But if you read into the tone of the national media — Biden is making a grave mistake. Articles appeared in the New York Times headlined, “‘Afghans Wonder ‘What About Us?’ as U.S. Troops Prepare to Withdraw” and “Will Afghanistan Become a Terrorism Safe Haven Once Again?

One New York Times article had a subhead that read: “What will happen to women and minorities? Can the Afghan president hold on to power? These and other pressing questions face a fearful country as the United States military withdraws.”

Women’s rights, democracy and protecting minorities are, of course, important. However, one has to ask to what end are these questions provoked? Have we not been in Afghanistan for nearly 20 years? 

What does victory look like? 

Because the Taliban are still there, and no amount of troops will deter them. Biden himself said as much April 14, saying, “It was not true when we had 98,000 US troops on the ground, and it won’t be true keeping [the current] 2,500 troops on the ground.”

The simple truth is this narrative framed by the media and many members of the state apparatus perpetuates American imperialism in the name of identity politics and morality. Even many of Biden’s advisers raised objections, such as, “Biden faced pressure from leaders within the Pentagon and the intelligence agencies who opposed a withdrawal before the end of the year.”

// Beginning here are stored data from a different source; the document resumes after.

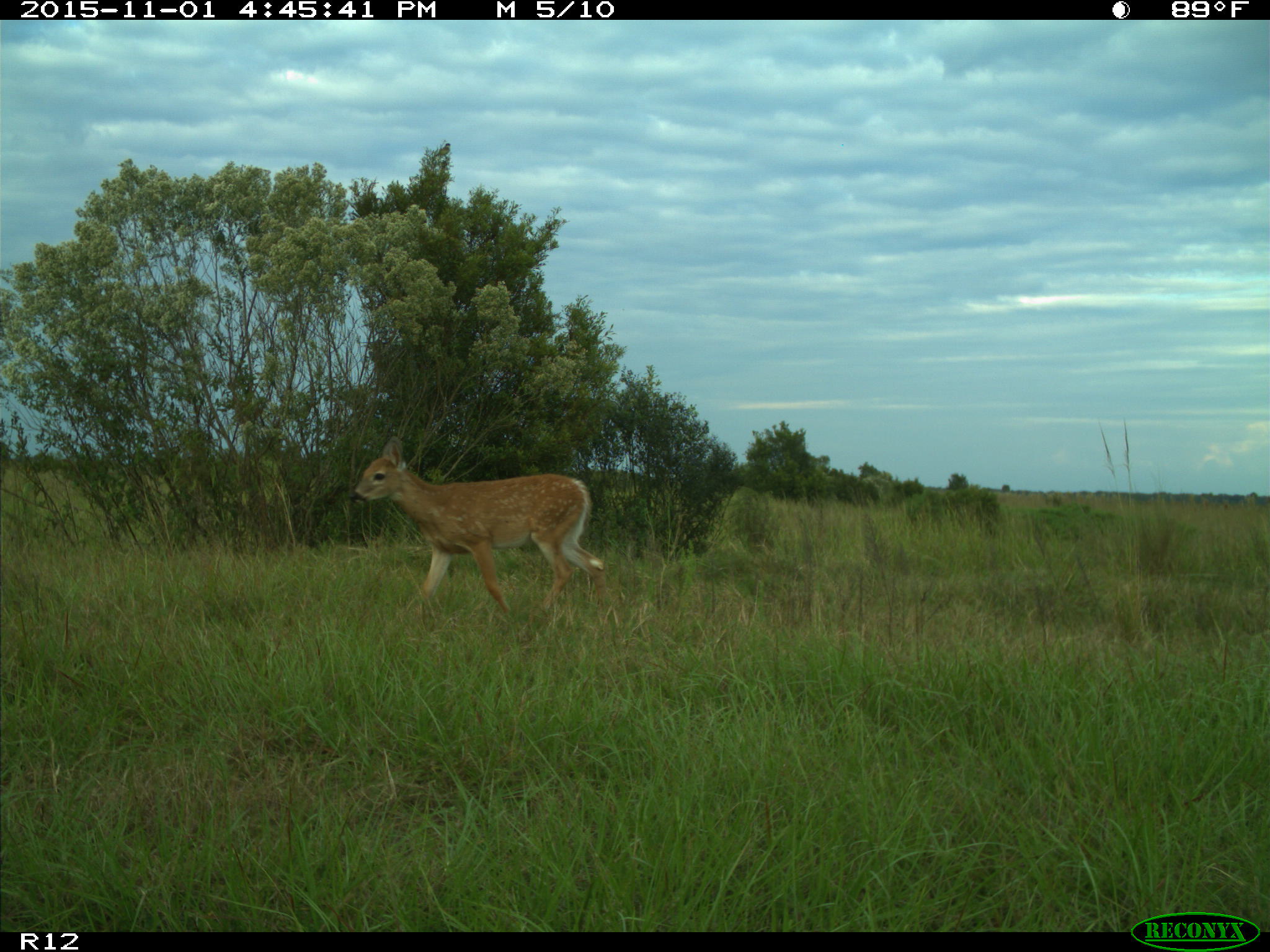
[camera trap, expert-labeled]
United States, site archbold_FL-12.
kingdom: Animalia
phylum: Chordata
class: Mammalia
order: Artiodactyla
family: Cervidae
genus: Odocoileus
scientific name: Odocoileus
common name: deer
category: unidentified deer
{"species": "unidentified deer (deer) (Odocoileus)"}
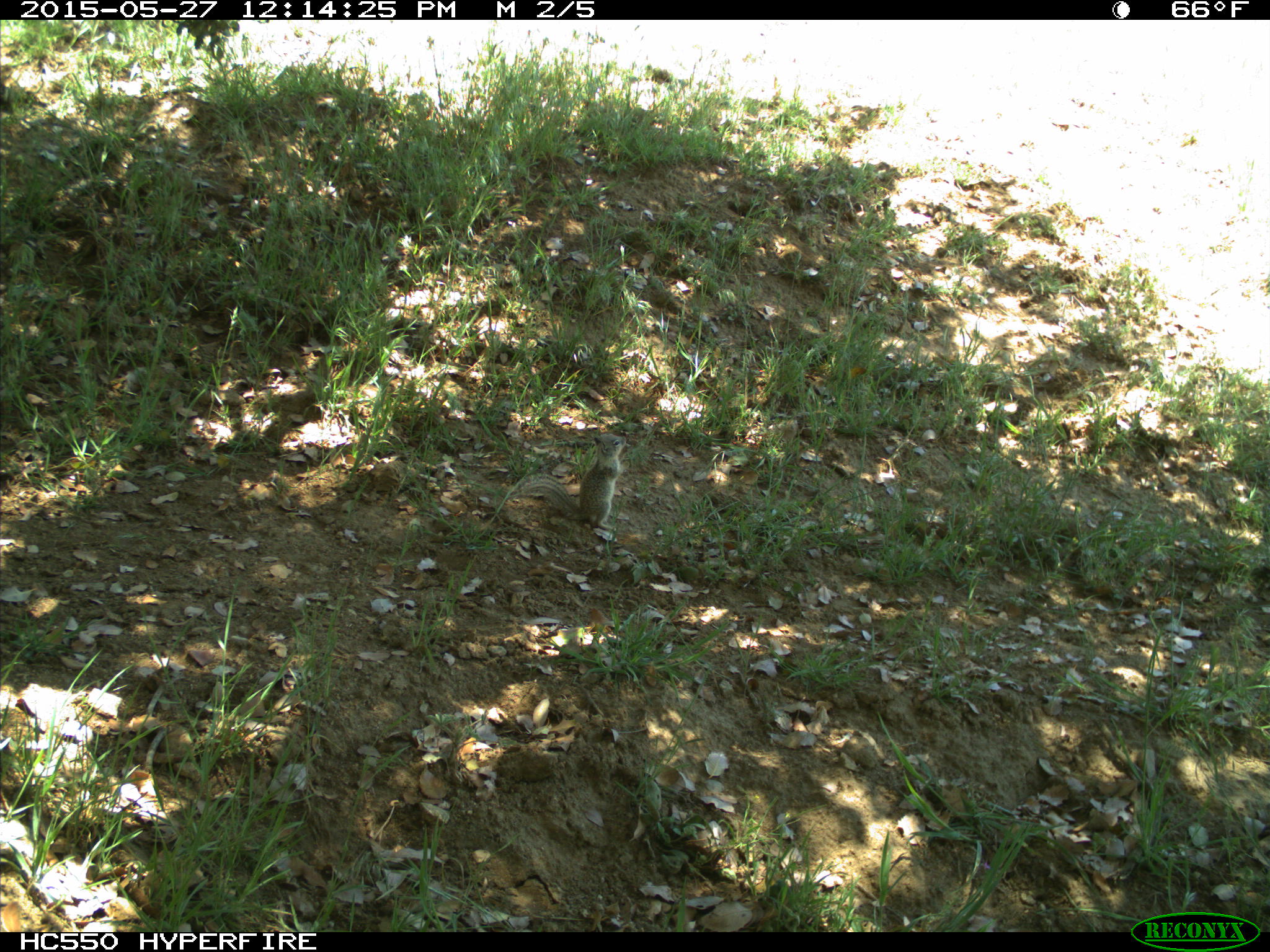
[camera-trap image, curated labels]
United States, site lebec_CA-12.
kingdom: Animalia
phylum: Chordata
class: Mammalia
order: Rodentia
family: Sciuridae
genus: Otospermophilus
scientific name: Otospermophilus beecheyi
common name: california ground squirrel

If one follows their line of thinking, then should we invade every nation until human rights abuses no longer exist? Whatever criticisms one has of Biden, this is the correct choice, and he should follow through if he has any respect for the sovereignty of other peoples.

Speaking of it, the right to be free from American interference is strangely lacking in these articles, and our reason for being in Afghanistan is conveniently forgotten as well. We sent troops to catch Osama Bin Laden and wipe out Al-Qaeda because the Taliban would not cooperate in our effort to do so. 

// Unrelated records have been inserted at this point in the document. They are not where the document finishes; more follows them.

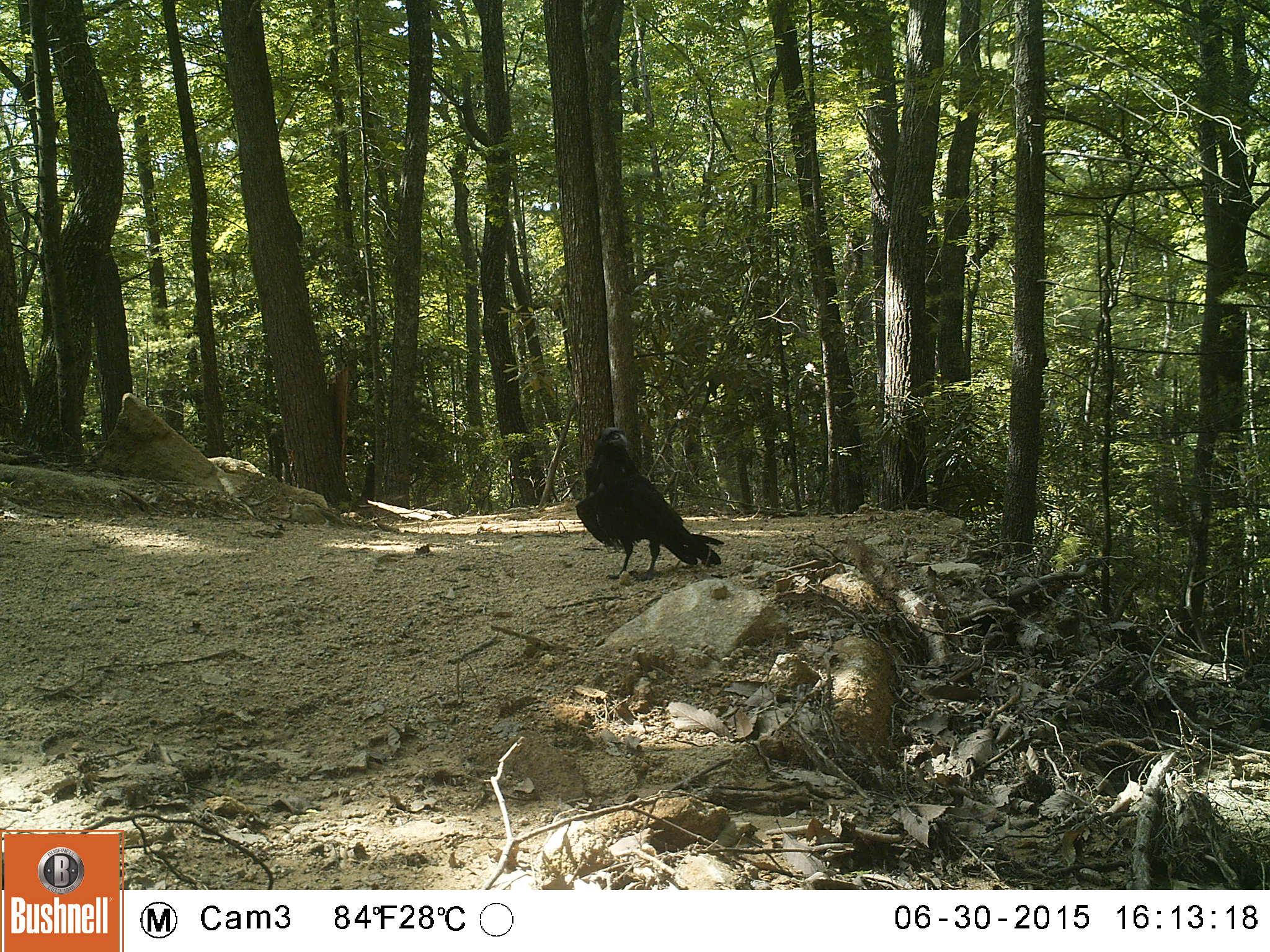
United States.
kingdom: Animalia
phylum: Chordata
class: Aves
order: Passeriformes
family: Corvidae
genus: Corvus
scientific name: Corvus brachyrhynchos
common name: american crow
American Crow (Corvus brachyrhynchos).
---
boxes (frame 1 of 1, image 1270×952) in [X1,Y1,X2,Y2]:
American Crow: [569,412,730,587]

Al-Qaeda is estimated to have less than a thousand members in Afghanistan, and Bin Laden is dead. 

To insist we stay ignores two key facts. 

First, one of the major causes of the War on Terror and 9/11 was our own foreign policy. Second, we already support human rights violators within the region. 

Bin Laden was explicit in that 9/11 was a response to American interference in the region and the presence of our troops in Saudi Arabia — the location of the two holiest sites to Islam — during the First Gulf War.

Does that make his actions justifiable? Absolutely not. However, it does mean the very thing used as a justification for this conflict, our foreign interference, is still ongoing. Despite moral pleas for our continued presence in Afghanistan, our track record in the region is far from stellar. 

Not only have these conflicts killed hundreds of thousands of people, but one of our biggest allies in the region, Saudi Arabia, is a frequent human rights abuser. It constantly imprisons women’s rights advocates, has strong censorship laws and regularly uses beheading as a form of capital punishment. 

If the media wants to portray the United States as some knight in shining armor that must protect human rights, then perhaps our actions should reflect that sentiment first.